If we don’t want any concurrent operations (anything that touches a shared git resource, at least) then that would mean that the build matrix, daily importer, etc cannot run if a package is currently being published and vice versa. Isn’t that problematic?

Here's another example of this happening:

purescript/registry#344 was terminated because purescript/registry#345 modified the metadata during its run.
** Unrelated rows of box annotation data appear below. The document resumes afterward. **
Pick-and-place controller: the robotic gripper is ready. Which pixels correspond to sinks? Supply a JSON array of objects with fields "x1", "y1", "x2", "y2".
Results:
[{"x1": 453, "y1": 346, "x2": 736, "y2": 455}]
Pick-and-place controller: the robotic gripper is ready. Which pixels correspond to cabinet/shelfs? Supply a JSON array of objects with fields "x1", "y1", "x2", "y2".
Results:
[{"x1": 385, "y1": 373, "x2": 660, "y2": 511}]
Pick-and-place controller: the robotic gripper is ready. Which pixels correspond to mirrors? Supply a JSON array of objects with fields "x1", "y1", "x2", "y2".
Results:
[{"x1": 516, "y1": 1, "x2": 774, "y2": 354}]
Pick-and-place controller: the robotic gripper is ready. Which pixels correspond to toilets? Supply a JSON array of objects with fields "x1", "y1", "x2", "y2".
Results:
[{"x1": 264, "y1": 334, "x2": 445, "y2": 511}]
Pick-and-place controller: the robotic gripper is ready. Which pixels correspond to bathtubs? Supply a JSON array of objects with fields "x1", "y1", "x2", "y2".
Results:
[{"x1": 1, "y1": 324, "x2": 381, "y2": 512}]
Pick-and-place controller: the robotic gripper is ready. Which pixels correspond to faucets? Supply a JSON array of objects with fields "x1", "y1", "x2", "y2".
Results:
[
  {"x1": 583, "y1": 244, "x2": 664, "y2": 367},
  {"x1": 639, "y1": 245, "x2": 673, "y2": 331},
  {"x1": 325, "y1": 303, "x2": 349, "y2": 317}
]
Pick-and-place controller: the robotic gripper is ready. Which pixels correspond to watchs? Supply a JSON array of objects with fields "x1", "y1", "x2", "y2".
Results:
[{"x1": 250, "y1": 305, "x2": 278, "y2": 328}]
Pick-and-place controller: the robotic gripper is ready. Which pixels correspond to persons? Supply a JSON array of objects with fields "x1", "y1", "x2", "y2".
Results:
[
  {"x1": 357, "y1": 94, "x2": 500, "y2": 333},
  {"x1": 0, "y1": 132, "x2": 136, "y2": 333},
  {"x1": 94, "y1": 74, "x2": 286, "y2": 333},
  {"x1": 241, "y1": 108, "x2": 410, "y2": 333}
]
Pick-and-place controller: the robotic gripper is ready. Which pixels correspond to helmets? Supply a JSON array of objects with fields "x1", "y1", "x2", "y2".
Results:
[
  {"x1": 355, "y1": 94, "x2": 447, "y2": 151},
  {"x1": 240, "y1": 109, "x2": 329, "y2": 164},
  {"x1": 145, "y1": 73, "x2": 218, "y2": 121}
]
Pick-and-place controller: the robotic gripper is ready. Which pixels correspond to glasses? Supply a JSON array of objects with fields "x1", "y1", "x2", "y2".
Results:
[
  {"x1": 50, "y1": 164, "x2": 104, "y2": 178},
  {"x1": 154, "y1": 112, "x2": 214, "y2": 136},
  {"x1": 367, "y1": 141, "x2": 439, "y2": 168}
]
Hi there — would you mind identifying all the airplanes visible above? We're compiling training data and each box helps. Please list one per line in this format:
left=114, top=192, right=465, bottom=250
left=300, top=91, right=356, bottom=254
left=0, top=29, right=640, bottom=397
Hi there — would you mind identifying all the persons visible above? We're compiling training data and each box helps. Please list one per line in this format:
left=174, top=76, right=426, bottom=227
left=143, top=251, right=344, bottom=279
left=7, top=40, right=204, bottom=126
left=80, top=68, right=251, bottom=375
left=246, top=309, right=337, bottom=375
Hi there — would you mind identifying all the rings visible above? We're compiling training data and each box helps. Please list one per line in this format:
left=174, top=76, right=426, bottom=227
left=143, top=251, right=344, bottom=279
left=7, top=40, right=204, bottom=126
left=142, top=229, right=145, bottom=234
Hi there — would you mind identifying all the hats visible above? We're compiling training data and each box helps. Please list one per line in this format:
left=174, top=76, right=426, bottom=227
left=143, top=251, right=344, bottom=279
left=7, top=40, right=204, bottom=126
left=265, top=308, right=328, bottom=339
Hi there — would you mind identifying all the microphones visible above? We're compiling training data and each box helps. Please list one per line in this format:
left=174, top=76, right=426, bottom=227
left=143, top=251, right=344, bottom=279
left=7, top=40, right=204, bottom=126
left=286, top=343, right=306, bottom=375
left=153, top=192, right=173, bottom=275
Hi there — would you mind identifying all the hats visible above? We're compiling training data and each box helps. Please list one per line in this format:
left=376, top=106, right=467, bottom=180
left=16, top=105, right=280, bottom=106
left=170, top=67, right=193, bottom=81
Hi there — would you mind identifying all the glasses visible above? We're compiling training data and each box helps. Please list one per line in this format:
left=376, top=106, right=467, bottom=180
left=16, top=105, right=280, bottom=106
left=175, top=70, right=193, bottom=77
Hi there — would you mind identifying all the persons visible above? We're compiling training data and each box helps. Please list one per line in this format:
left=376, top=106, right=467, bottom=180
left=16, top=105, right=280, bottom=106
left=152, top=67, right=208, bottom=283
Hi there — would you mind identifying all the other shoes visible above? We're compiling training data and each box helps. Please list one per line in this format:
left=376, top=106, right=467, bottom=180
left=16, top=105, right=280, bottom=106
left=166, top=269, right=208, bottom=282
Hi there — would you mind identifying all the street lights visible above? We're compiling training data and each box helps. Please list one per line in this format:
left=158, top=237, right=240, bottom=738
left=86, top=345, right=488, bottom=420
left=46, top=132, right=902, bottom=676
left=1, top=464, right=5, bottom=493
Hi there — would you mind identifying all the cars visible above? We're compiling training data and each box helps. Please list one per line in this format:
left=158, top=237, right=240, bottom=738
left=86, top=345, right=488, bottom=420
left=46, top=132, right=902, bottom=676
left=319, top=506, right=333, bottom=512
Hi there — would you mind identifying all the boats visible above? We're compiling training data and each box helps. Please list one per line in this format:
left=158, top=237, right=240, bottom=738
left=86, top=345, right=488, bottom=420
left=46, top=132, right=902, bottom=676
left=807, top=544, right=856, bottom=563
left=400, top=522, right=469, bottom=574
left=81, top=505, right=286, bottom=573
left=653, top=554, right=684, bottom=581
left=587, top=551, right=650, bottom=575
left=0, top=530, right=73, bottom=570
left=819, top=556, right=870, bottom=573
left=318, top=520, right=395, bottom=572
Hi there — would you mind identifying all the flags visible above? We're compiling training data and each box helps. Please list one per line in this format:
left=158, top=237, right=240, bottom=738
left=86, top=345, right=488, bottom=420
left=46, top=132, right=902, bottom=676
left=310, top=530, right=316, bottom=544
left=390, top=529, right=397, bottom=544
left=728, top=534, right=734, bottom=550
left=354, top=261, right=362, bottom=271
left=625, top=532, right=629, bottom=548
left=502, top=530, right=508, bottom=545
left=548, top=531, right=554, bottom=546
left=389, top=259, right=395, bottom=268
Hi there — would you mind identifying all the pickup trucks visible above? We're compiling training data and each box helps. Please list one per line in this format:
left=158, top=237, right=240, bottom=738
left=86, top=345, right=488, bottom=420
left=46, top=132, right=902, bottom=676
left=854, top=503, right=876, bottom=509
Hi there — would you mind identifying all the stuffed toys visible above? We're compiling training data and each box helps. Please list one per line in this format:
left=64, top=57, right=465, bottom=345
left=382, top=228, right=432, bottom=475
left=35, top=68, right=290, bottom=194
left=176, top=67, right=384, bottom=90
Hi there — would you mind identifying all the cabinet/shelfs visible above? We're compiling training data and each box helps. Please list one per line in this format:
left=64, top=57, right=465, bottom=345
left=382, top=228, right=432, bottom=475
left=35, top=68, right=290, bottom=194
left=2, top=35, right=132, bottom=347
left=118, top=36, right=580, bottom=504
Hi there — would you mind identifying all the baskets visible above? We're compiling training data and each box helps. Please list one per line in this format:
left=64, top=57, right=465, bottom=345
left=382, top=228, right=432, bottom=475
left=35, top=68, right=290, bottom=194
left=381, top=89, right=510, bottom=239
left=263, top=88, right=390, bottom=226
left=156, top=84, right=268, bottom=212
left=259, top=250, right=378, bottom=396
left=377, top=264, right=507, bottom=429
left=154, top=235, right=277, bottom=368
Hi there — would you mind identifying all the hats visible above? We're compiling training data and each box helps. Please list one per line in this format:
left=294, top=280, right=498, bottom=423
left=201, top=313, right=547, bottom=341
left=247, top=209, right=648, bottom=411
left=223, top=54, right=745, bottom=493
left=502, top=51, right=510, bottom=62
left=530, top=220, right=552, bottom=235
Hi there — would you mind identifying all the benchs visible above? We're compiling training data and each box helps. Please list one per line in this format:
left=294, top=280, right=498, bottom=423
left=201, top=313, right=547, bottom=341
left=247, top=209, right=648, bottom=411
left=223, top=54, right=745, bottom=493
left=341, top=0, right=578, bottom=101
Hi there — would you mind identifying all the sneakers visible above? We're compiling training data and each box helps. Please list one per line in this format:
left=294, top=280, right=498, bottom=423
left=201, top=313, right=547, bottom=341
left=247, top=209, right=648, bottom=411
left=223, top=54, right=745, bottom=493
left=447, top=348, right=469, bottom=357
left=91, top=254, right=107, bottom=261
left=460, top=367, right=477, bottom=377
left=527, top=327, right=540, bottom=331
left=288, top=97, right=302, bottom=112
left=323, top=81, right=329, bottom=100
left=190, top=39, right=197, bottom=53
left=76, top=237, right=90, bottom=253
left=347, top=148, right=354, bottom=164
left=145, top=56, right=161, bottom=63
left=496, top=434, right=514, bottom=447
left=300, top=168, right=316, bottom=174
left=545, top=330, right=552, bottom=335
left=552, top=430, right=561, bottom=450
	WriteManifest manifest@(Manifest { name, version }) reply -> map (map reply) Except.runExcept do
	let formatted = formatPackageVersion name version
	Log.info $ "Writing manifest for " <> formatted <> ":\n" <> printJson Manifest.codec manifest
	index <- Except.rethrow =<< handle env (ReadAllManifests identity)
	case ManifestIndex.insert manifest index of
	Left error ->
	Except.throw $ Array.fold
	[ "Can't insert " <> formatted <> " into manifest index because it has unsatisfied dependencies:"
	, printJson (Internal.Codec.packageMap Range.codec) error
	]
	Right updated -> do
	result <- writeCommitPush (CommitManifestEntry name) \indexPath -> do
	ManifestIndex.insertIntoEntryFile indexPath manifest >>= case _ of
	Left error -> Except.throw $ "Could not insert manifest for " <> formatted <> " into its entry file in WriteManifest: " <> error
	Right _ -> pure $ Just $ "Update manifest for " <> formatted
	case result of
	Left error -> Except.throw $ "Failed to write and commit manifest: " <> error
	Right r -> do
	case r of
	Git.NoChange -> Log.info "Did not commit manifest because it did not change."
	Git.Changed -> Log.info "Wrote and committed manifest."
	Cache.put _registryCache AllManifests updated

	-- \| Write a file to the repository associated with the commit key, given a
	-- \| callback that takes the file path of the repository on disk, writes the
	-- \| file(s), and returns a commit message which is used to commit to the
	-- \| repository. The result is pushed upstream.
	writeCommitPush :: CommitKey -> (FilePath -> Run _ (Maybe String)) -> Run _ (Either String GitResult)
	writeCommitPush commitKey write = do
	let repoKey = commitKeyToRepoKey commitKey
	pull repoKey >>= case _ of
	Left error -> pure (Left error)
	Right _ -> do
	let path = repoPath repoKey
	write path >>= case _ of
	Nothing -> pure $ Left $ "Failed to write file(s) to " <> path
	Just message -> commit commitKey message >>= case _ of
	Left error -> pure (Left error)
	Right _ -> push repoKey

	-- \| Commit file(s) at the given commit key to the given repository.
	gitCommit :: forall r. GitCommitArgs -> FilePath -> Run (LOG + AFF + r) (Either String GitResult)
	gitCommit { address: { owner, repo }, committer, commit, message } cwd = Except.runExcept do
	let formatted = owner <> "/" <> repo
	let exec = withGit cwd
	let inRepoErr error = " in local checkout " <> cwd <> ": " <> error

	Log.debug $ "Committing to the " <> formatted <> " repo at " <> cwd <> " with message " <> message

	-- First we fetch the origin to make sure we're up-to-date.
	status <- gitStatus cwd
	when (status.branch `Array.notElem` [ "main", "master" ]) do
	Log.warn $ "Not on 'main' or 'master' branch in local checkout " <> cwd <> ", there may be unexpected results."

	case status.status of
	Current -> pure unit
	Ahead n -> Log.warn do
	"Ahead of origin by " <> show n <> " commits in local checkout of " <> cwd <> ", something may be wrong."
	Behind n -> Except.throw do
	"Behind of origin by " <> show n <> " commits in local checkout of " <> cwd <> ", committing would cause issues."